Part of the disparity in numbers is definitional. What constitutes “AI?” Google uses it in search and email apps we all use daily. That’s quite a bit different than generating an AI video. Still, the upshot is this: a lot of people are using AI already, and adoption rates will accelerate.
For what it’s worth, I agree with the folks who think AI is going to radically transform our lives. To take one example that I bumped up against in Budapest: translation. This isn’t new tech—I was absolutely delighted to be able to use Google to translate historic texts when I was writing The Beer Bible a decade ago. But it has gotten more accurate and efficient. You can translate signs with Google Translate, and we’re getting very close to being able to translate each other’s words in real time, Star Trek universal translator-style. (I actually pulled off a rudimentary version of this in Poland five years ago and managed to get into and see a doctor by speaking into a phone, having it translate to Polish, and then speak the words to the people at the clinic.)

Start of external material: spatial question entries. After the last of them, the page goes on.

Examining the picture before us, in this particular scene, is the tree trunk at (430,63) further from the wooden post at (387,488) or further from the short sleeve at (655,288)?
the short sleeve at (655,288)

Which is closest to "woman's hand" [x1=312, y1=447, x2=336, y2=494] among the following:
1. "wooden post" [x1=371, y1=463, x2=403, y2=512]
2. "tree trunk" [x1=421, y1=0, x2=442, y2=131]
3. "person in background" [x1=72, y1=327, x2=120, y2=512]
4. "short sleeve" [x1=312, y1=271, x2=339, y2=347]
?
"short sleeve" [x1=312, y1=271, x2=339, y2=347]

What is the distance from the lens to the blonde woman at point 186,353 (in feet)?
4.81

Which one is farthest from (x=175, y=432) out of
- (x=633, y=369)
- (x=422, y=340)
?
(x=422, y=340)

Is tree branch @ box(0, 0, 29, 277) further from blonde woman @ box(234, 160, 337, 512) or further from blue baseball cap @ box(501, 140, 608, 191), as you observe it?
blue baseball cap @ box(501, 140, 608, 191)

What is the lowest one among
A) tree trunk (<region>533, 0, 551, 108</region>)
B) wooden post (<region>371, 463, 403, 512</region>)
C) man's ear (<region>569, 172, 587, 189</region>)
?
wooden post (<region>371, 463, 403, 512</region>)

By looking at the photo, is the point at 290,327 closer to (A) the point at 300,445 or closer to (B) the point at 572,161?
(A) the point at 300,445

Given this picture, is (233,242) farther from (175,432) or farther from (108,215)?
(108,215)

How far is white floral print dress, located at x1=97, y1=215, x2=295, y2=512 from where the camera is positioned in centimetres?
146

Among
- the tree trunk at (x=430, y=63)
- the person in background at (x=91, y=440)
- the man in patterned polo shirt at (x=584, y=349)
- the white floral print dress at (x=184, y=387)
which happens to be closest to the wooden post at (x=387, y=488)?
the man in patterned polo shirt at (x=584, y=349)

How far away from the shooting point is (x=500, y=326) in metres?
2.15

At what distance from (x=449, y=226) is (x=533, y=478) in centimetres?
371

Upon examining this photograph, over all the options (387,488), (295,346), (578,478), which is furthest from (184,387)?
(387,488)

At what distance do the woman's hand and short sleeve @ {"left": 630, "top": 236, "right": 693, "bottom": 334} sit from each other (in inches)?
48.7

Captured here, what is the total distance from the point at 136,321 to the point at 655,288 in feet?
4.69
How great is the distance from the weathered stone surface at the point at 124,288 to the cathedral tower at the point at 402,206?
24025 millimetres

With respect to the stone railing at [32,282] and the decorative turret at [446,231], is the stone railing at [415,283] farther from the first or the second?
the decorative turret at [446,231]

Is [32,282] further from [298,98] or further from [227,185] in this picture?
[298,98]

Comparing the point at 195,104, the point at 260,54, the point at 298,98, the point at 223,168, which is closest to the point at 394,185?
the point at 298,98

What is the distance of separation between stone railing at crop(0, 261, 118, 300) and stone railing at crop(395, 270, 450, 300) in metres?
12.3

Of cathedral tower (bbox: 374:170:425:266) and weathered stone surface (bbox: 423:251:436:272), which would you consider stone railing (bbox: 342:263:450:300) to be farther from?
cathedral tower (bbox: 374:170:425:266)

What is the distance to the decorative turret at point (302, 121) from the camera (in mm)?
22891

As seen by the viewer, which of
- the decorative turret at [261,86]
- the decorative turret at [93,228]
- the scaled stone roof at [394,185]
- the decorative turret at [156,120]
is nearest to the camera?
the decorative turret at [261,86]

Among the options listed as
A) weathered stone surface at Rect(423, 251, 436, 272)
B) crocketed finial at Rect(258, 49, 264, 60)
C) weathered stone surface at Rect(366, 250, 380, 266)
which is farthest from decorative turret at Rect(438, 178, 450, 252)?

Where my thinking has changed is that I don’t think the transition will be as shocking as I did a year ago. This isn’t going to be the car replacing the horse. It will be a slower, more orderly process as various tools emerge that we plug into our daily/work lives. The internet was a massive, transformational technology, too. But it wasn’t transformational instantly. We had to take different technologies and knit them together. The modern smart phone is a wondrous tool not because it harnesses so many different applications and knits them together. I suspect AI is going to look the same. It will bring together a bunch of small tools that will, eventually, create a world that we couldn’t have imagined or predicted back when I wrote my first post here.